Copy every one of the records below line for line, without changing any wording, number or punctuation.

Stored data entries
####################

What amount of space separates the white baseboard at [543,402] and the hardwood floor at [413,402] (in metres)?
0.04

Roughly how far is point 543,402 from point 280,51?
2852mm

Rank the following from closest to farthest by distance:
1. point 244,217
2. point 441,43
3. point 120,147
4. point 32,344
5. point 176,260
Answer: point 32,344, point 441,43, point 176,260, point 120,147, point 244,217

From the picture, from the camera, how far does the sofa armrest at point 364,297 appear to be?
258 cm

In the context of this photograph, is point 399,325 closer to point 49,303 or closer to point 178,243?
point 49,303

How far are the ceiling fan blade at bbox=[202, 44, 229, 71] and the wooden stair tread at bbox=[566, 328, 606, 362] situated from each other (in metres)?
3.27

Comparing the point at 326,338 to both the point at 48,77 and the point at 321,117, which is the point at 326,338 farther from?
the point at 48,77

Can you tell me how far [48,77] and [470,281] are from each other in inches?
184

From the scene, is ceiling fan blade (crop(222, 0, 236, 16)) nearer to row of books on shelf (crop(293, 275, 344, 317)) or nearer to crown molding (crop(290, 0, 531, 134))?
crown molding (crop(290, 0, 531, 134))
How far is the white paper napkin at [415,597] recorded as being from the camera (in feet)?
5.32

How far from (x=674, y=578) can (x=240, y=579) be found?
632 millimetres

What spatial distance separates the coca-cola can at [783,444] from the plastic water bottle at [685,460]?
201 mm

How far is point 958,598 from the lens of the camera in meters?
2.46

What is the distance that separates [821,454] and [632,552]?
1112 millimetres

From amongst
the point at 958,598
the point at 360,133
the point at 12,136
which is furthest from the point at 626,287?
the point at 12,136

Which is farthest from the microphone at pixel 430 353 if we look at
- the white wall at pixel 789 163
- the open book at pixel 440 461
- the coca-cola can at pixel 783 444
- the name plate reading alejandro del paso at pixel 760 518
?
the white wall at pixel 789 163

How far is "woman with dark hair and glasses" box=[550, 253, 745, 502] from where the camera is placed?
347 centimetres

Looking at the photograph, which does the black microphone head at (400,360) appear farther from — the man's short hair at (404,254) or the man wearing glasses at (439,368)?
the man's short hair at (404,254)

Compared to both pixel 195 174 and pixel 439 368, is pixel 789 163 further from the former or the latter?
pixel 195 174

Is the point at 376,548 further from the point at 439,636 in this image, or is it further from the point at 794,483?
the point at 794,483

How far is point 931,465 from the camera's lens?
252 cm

####################

## Finished task
What amount of space separates the white baseboard at [543,402] and the hardwood floor at [413,402] (in metres)?
0.04

Roughly how far is point 543,402 from point 280,51?
2852mm

Rank the following from closest to farthest by distance:
1. point 244,217
2. point 441,43
3. point 120,147
4. point 32,344
5. point 176,260
Answer: point 32,344, point 441,43, point 176,260, point 120,147, point 244,217

From the picture, from the camera, how far does the sofa armrest at point 364,297 appear to be?
258 cm

In the context of this photograph, is point 399,325 closer to point 49,303 or closer to point 178,243?
point 49,303

How far are the ceiling fan blade at bbox=[202, 44, 229, 71] and the wooden stair tread at bbox=[566, 328, 606, 362] situated from each other (in metres)?
3.27

Comparing the point at 326,338 to both the point at 48,77 and the point at 321,117, which is the point at 326,338 farther from?
the point at 48,77

Can you tell me how far [48,77] and [470,281] are from each other in inches?
184

From the scene, is ceiling fan blade (crop(222, 0, 236, 16)) nearer to row of books on shelf (crop(293, 275, 344, 317)) or nearer to crown molding (crop(290, 0, 531, 134))?
crown molding (crop(290, 0, 531, 134))
How far is the white paper napkin at [415,597] recorded as being from the camera (in feet)?
5.32

How far from (x=674, y=578) can (x=240, y=579) be found?
632 millimetres

What spatial distance separates the coca-cola can at [783,444] from the plastic water bottle at [685,460]?
201 mm

How far is point 958,598 from the lens of the camera in meters?
2.46

What is the distance that separates [821,454] and [632,552]?
1112 millimetres

From amongst
the point at 958,598
the point at 360,133
the point at 12,136
which is furthest from the point at 626,287?
the point at 12,136

Which is farthest from the microphone at pixel 430 353 if we look at
- the white wall at pixel 789 163
- the open book at pixel 440 461
- the coca-cola can at pixel 783 444
- the name plate reading alejandro del paso at pixel 760 518
?
the white wall at pixel 789 163

How far is "woman with dark hair and glasses" box=[550, 253, 745, 502] from where the camera is placed?
347 centimetres

Looking at the photograph, which does the black microphone head at (400,360) appear farther from — the man's short hair at (404,254) or the man wearing glasses at (439,368)?
the man's short hair at (404,254)

Compared to both pixel 195 174 and pixel 439 368, is pixel 789 163 further from the former or the latter?
pixel 195 174

Is the point at 376,548 further from the point at 439,636 in this image, or is it further from the point at 794,483?
the point at 794,483

How far is point 931,465 from the camera's lens?
252 cm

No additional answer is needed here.